Records in a dataset:
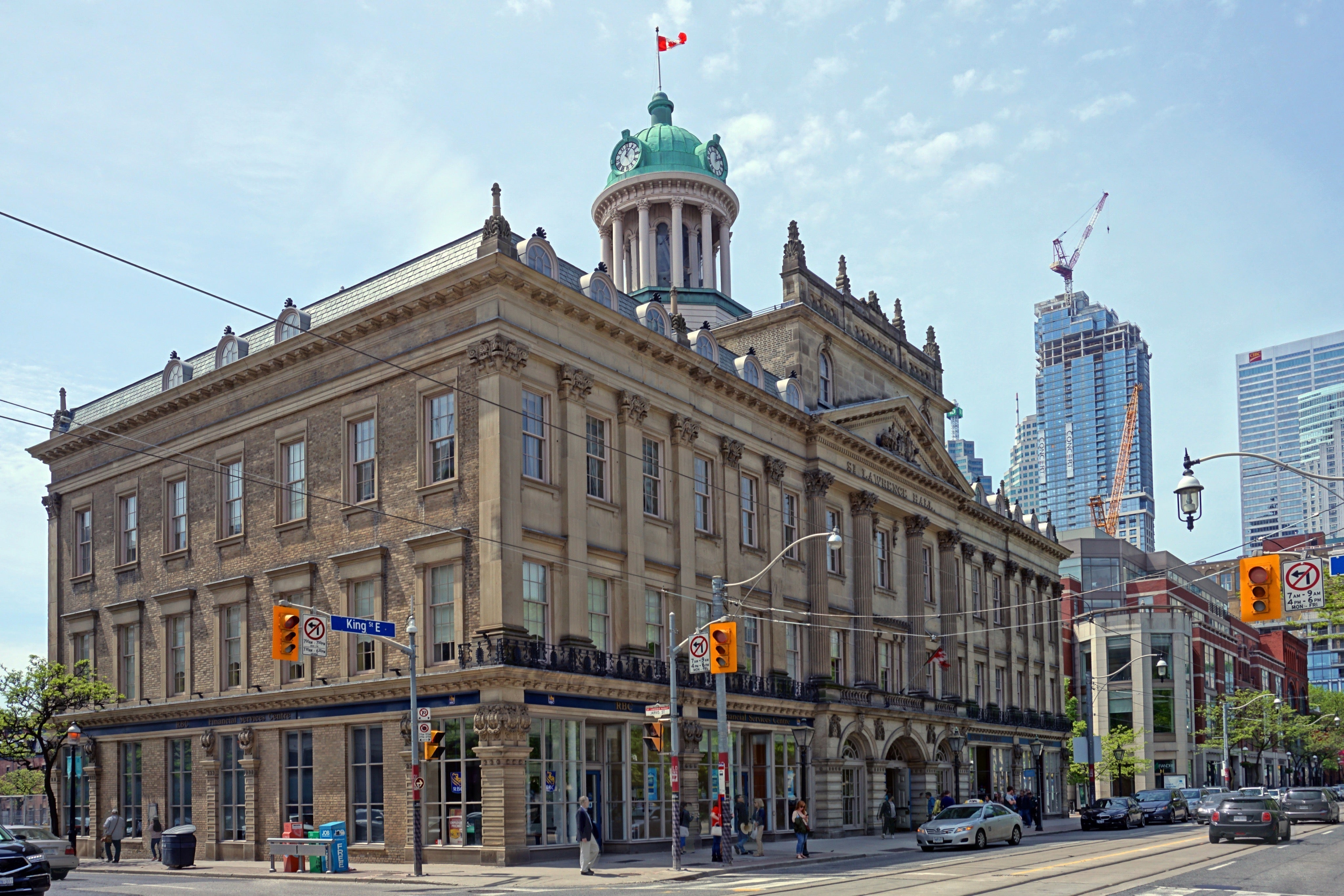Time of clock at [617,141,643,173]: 12:06
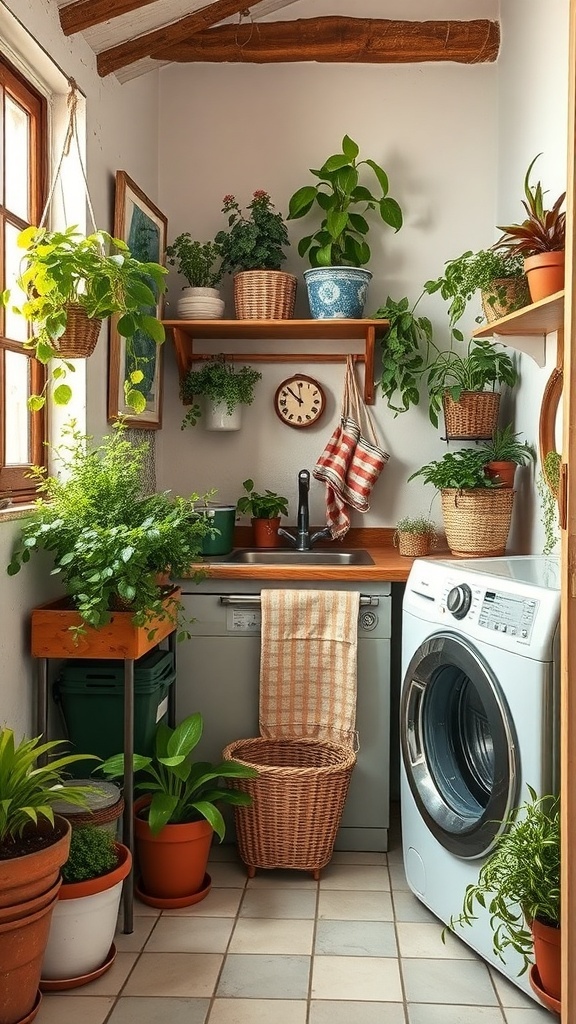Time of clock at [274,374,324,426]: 11:52
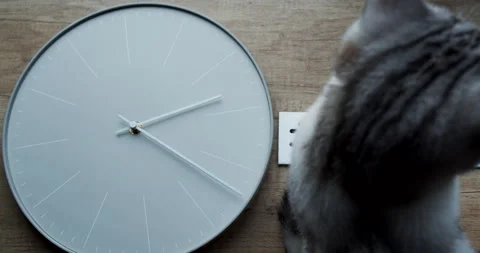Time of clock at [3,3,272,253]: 2:20
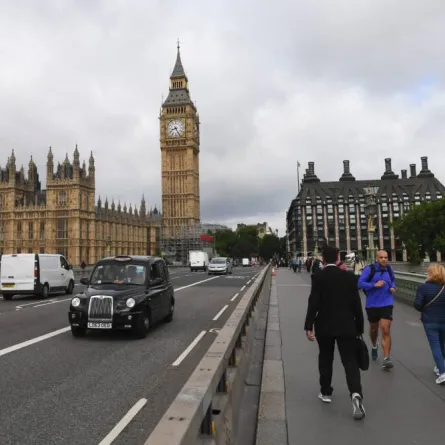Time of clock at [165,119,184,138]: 8:25
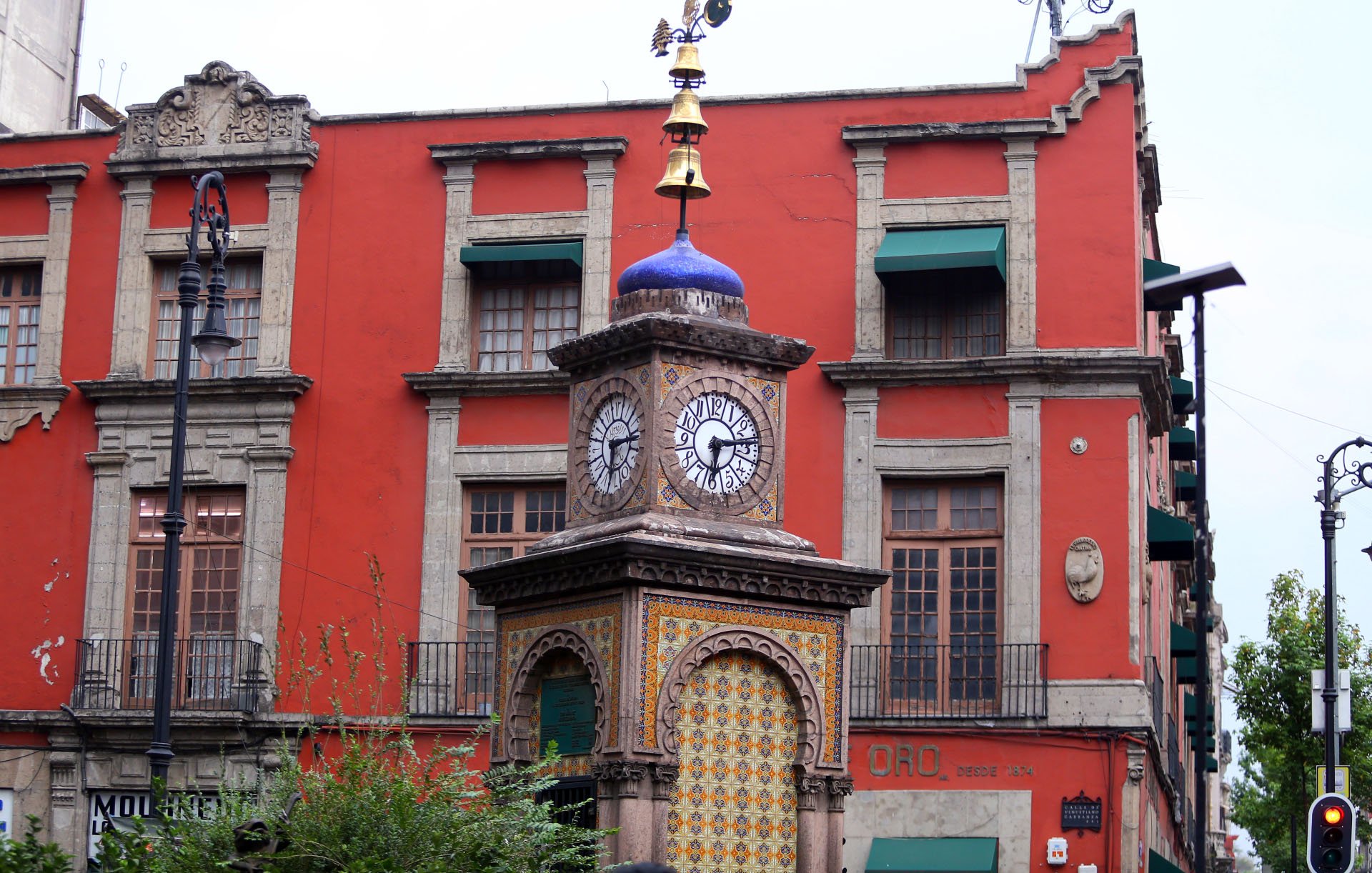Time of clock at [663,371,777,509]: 6:13
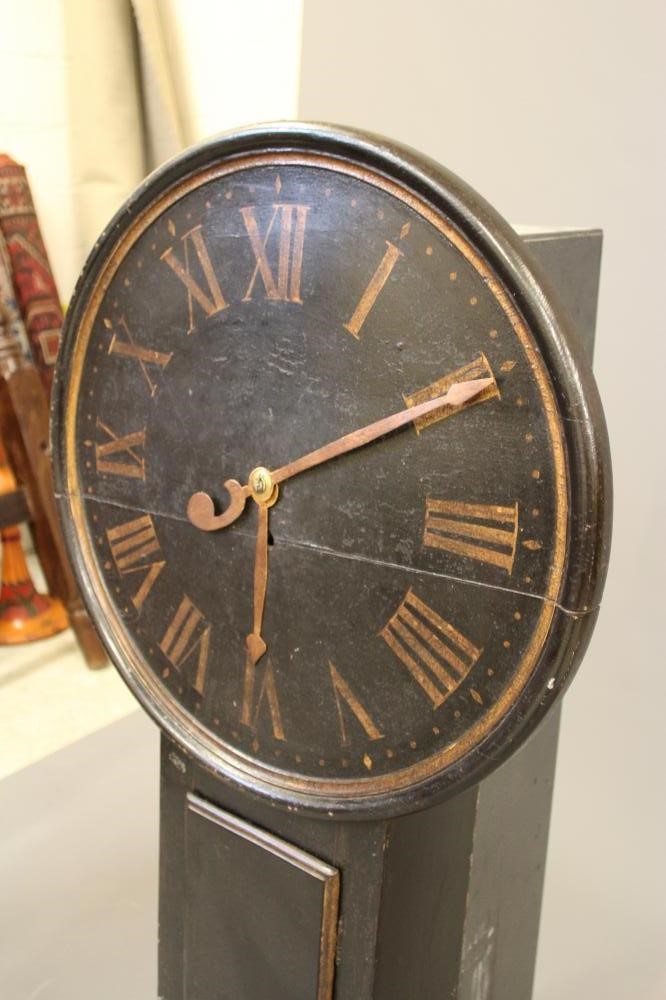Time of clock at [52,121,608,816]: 6:10
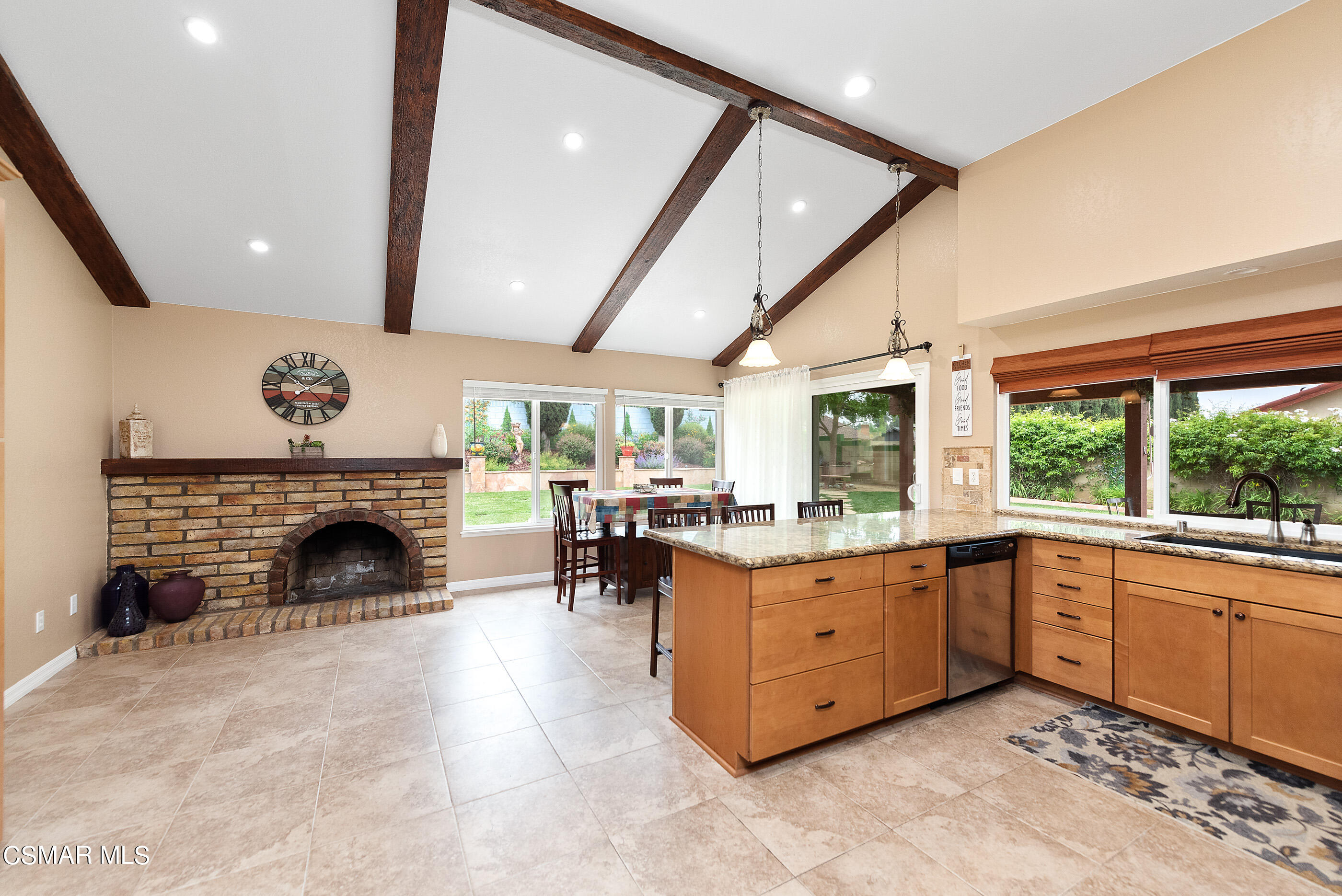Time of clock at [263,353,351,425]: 1:52
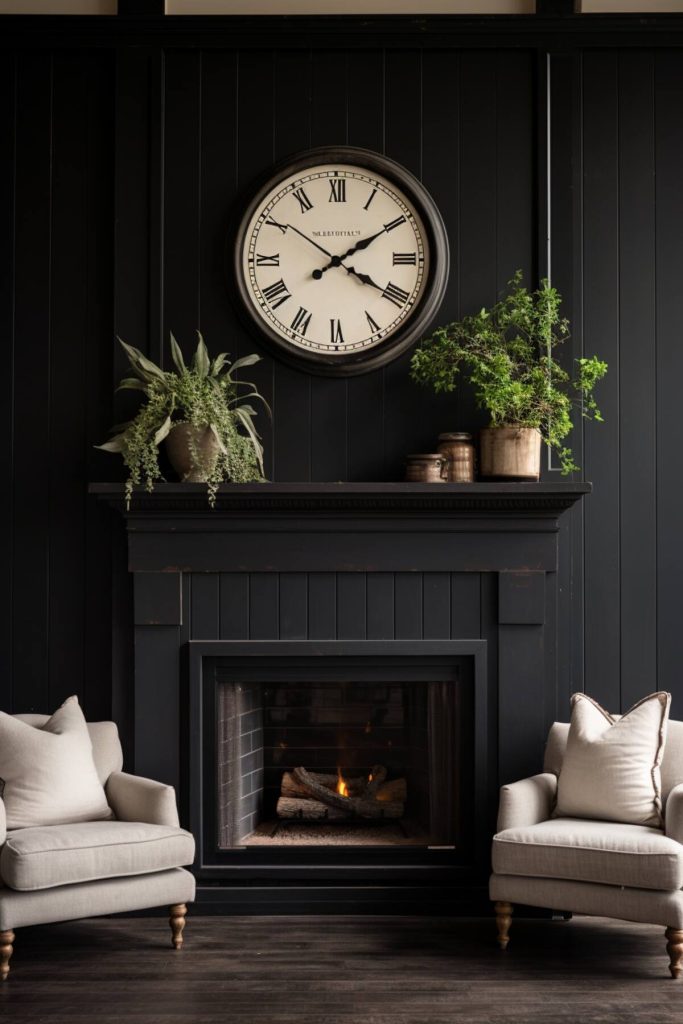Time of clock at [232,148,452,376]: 4:09
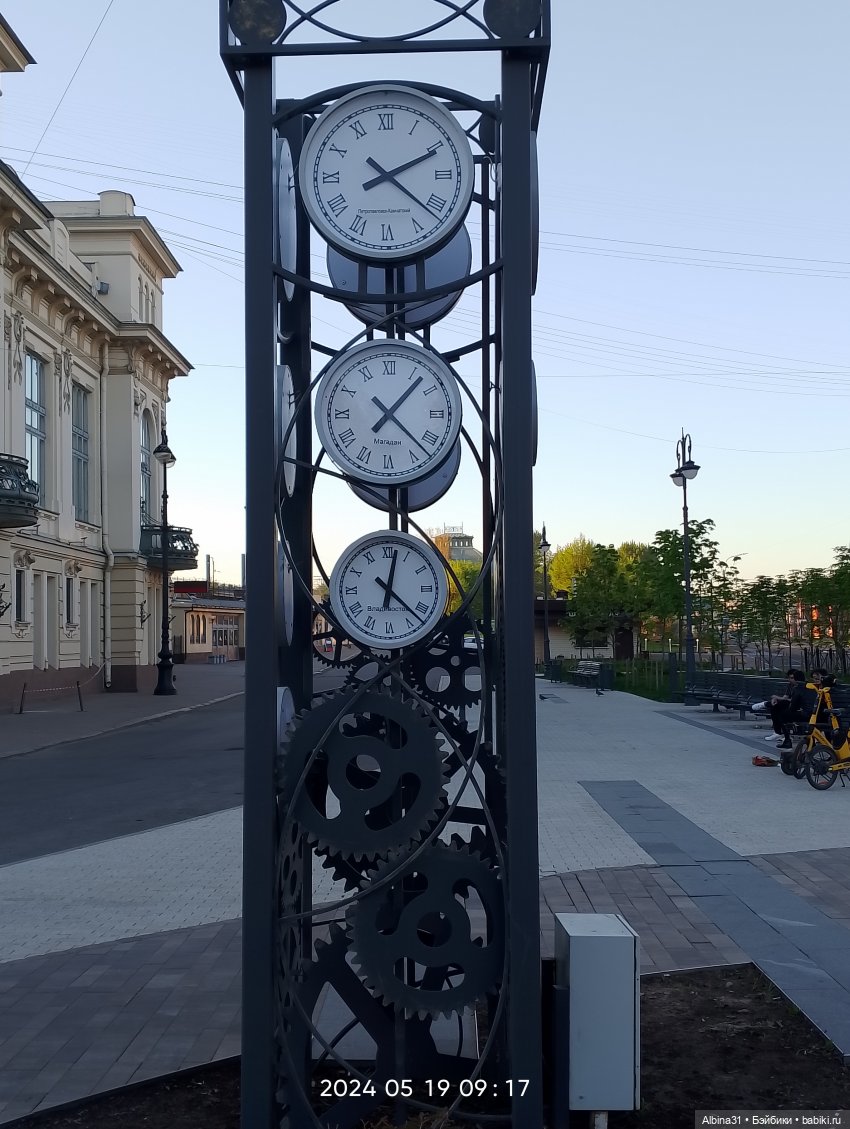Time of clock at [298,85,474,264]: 2:21
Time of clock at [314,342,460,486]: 1:22
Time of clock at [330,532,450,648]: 12:22
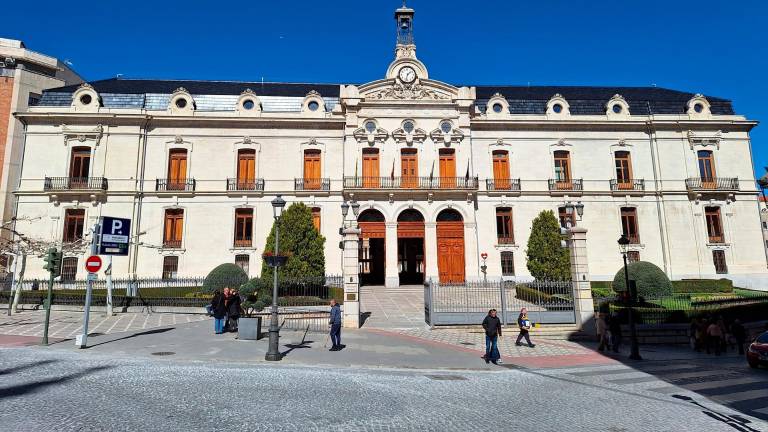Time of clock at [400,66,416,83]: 1:32
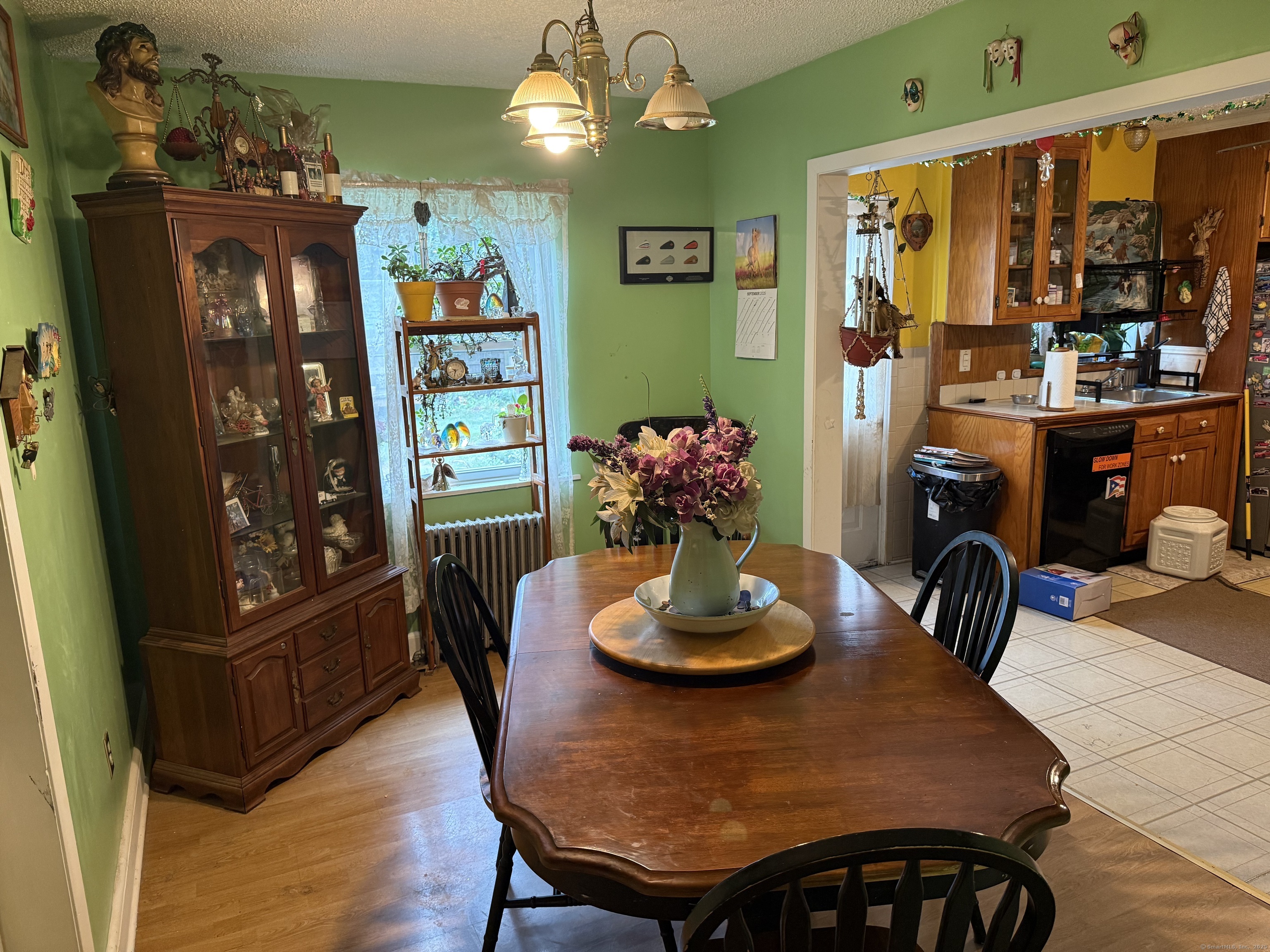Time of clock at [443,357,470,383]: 9:32
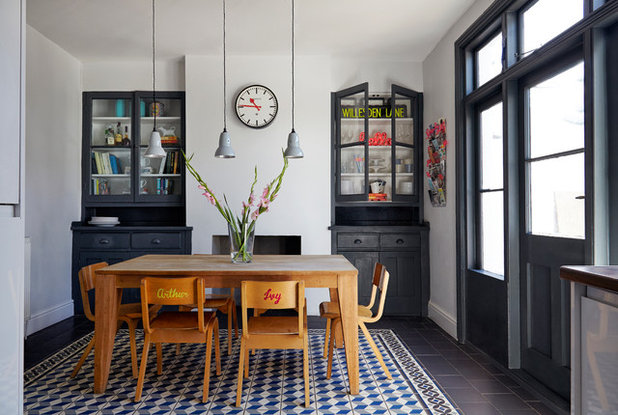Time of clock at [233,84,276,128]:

▸ **PROBLEM STATEMENT**
Copy every one of the records above word for word, leaving out the pictures.

▸ **OUTPUT**
Time of clock at [617,141,643,173]: 12:06
Time of clock at [274,374,324,426]: 11:52
Time of clock at [3,3,272,253]: 2:20
Time of clock at [165,119,184,138]: 8:25
Time of clock at [663,371,777,509]: 6:13
Time of clock at [52,121,608,816]: 6:10
Time of clock at [263,353,351,425]: 1:52
Time of clock at [232,148,452,376]: 4:09
Time of clock at [298,85,474,264]: 2:21
Time of clock at [314,342,460,486]: 1:22
Time of clock at [330,532,450,648]: 12:22
Time of clock at [400,66,416,83]: 1:32
Time of clock at [443,357,470,383]: 9:32
Time of clock at [233,84,276,128]:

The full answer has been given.